→ Records supplied:

════════════════════

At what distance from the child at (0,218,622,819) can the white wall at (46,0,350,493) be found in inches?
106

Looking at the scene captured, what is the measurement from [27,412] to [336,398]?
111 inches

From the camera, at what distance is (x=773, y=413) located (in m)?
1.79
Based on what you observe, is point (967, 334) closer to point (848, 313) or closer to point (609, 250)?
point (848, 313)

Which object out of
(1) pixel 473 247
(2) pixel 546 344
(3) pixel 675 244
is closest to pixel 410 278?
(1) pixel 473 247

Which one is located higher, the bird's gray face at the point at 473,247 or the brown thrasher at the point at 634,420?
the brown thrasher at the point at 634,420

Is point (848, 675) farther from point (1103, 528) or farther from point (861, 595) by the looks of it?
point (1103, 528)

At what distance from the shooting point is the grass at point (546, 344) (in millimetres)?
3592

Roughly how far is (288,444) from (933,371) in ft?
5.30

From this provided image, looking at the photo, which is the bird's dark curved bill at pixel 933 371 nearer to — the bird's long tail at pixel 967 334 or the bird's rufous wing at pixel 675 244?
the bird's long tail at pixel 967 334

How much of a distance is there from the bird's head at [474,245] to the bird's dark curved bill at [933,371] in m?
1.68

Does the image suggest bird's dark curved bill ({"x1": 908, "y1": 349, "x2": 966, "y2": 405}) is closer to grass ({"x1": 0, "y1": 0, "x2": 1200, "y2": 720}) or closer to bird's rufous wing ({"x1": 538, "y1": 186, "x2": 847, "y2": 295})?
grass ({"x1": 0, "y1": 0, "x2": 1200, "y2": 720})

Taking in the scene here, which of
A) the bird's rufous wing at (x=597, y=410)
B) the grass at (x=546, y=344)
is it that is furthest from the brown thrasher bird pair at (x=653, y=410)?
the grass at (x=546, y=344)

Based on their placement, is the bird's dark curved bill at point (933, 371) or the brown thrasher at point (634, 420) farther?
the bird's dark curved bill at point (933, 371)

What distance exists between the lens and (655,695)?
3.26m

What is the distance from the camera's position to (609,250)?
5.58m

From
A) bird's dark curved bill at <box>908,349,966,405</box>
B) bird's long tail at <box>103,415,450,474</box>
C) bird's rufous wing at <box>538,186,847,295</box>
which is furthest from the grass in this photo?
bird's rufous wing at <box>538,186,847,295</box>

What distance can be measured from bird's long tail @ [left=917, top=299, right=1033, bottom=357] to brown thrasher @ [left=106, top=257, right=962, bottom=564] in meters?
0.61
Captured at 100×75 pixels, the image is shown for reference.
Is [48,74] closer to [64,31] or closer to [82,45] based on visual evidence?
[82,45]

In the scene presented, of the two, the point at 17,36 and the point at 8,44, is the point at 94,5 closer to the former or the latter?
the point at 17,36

════════════════════

Reproduce verbatim the lines of the items above, starting at the line that contains "In the scene presented, of" and continuing through the end of the items, with both ends included.

In the scene presented, of the two, the point at 17,36 and the point at 8,44, is the point at 94,5 closer to the former or the latter?
the point at 17,36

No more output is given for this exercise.